**WHAT YOU NEED TO DO**
Please answer these three questions using the text on insurance costs below.
1. Which customers does it name as carrying the burden of insurance costs?
2. What was one of the main recommendations of the Insurance Working Group?
3. Who does it say are now struggling to find any insurance cover?
##### TEXT PROVIDED #####
The cost of insurance continues to be a huge burden on customers, including motorists, householders, businesses, sport clubs and charities.
One of the main recommendations of the Insurance Working Group was the establishment of a Garda insurance fraud unit. To date, this has not happened and representative organisations concerned about the cost of insurance are very strong in their view about the need for such a unit.
I understand that some small and medium enterprises and voluntary groups are now struggling to find any insurance cover. The Government needs to implement the other key recommendations of the Working Group and further delays are not acceptable.
##### DATASET #####
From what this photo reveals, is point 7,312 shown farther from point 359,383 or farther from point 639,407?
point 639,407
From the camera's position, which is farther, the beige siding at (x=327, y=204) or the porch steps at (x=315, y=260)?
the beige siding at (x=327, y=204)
#####
##### DATASET #####
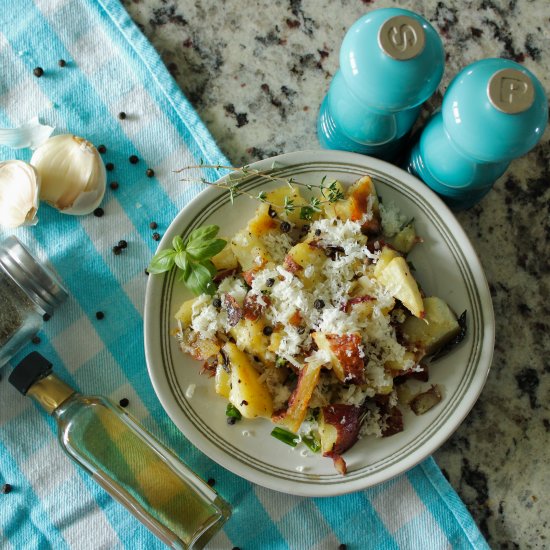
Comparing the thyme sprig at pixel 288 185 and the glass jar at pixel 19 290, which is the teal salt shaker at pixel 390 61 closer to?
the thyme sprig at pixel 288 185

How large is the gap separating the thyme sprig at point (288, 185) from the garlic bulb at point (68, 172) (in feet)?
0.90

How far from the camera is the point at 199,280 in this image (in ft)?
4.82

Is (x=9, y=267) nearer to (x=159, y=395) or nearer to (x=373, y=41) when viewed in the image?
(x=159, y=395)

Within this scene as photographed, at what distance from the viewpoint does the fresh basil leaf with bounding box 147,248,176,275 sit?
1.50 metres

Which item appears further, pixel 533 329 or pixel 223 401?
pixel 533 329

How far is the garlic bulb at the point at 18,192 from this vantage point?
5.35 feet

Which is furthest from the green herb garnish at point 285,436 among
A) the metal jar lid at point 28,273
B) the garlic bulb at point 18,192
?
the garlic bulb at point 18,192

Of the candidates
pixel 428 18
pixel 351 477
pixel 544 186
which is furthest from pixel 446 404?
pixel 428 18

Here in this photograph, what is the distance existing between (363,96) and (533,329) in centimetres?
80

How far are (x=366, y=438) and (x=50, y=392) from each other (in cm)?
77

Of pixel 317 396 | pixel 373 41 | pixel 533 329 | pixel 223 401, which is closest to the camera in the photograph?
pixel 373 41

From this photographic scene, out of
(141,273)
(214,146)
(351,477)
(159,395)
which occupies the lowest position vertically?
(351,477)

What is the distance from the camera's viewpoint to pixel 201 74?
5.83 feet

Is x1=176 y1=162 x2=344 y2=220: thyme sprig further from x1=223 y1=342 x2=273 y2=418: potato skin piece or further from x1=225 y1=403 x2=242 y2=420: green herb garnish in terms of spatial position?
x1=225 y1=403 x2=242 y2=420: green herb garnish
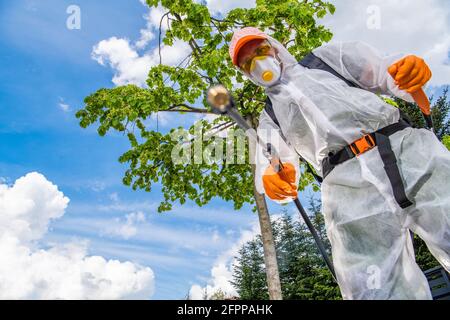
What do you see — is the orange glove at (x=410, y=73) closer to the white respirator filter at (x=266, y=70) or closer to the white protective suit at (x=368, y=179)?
#####
**EXPECTED OUTPUT**
1. Motorists, householders, businesses, sport clubs and charities.
2. The establishment of a Garda insurance fraud unit.
3. Some small and medium enterprises and voluntary groups.